In this talk we will review how Airflow helped create a tool to detect data anomalies. Leveraging Airlfow for process management, database interoperability, and authentication created an easy path forward to achieve scale, decrease the development time and pass security audits. While Airflow is generally looked at as a solution to manage data pipelines, integrating tools with Airlfow can also speed up development of those tools.

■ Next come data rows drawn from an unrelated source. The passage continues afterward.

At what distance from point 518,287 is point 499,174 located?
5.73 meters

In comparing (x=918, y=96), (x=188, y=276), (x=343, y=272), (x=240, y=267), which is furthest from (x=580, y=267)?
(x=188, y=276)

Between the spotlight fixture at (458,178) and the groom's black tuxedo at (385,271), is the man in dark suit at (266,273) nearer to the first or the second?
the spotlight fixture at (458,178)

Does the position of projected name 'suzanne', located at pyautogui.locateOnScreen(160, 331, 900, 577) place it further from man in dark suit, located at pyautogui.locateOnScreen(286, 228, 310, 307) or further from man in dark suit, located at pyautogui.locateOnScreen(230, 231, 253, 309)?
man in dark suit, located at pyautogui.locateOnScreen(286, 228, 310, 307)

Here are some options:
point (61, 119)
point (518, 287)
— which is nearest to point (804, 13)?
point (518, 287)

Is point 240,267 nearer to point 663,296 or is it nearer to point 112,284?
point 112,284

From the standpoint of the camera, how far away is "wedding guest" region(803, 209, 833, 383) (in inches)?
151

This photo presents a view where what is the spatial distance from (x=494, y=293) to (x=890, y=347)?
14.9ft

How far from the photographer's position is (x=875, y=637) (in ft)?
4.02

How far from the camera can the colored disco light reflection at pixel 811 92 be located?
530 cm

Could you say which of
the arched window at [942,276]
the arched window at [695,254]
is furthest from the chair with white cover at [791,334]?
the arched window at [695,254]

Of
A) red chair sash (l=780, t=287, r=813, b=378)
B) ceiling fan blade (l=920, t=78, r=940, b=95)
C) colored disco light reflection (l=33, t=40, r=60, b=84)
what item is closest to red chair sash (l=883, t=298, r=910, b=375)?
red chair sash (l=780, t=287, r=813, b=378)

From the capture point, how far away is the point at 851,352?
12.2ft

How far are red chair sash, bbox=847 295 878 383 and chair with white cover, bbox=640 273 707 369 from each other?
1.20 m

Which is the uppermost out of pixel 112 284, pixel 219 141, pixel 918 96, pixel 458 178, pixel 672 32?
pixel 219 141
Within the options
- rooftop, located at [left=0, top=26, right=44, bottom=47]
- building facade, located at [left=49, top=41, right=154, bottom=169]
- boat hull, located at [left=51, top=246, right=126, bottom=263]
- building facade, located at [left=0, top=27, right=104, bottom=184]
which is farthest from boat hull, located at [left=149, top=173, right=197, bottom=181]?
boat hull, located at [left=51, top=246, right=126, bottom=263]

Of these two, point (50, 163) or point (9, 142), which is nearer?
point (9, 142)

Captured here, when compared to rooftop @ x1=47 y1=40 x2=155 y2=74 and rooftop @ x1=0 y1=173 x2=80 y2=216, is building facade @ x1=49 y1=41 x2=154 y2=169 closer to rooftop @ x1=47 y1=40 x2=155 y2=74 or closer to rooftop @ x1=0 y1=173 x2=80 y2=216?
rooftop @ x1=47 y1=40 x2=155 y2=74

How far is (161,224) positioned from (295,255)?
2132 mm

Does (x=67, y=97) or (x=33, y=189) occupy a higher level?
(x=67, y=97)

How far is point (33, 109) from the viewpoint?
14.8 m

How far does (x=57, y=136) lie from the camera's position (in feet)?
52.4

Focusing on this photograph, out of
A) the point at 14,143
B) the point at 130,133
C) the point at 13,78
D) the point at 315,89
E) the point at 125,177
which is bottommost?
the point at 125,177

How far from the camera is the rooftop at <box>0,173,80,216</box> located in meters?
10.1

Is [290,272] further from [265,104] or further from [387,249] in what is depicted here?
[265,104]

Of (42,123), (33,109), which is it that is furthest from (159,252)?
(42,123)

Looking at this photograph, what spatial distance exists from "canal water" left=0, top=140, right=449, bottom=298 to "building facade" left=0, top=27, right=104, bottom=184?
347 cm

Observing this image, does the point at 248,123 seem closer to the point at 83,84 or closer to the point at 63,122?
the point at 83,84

The Data Anomaly Detector was created at One Medical to scan thousands of metrics per day for data anomalies.  It's a complicated tool and much of that complexity was outsourced to Airflow.  Because the data infrastructure at One Medical was already built around Airflow, and Airflow had many desirable features, it made sense to build the tool to integrate closely with Airflow.  The end result was more time could be spend on building features to do statistical analysis, and less effort had to be spent on database authentication, interoperability or process management.  It's an interesting example of how Airflow can be leveraged to build data intensive tools.

Blaine is Sr Data Engineer at One Medical where he builds solutions for data pipelines and infrastructure. Blaine has 15+ years of experience within Data Engineering at various companies including MySpace, Chegg, Linkedin, and Microsoft.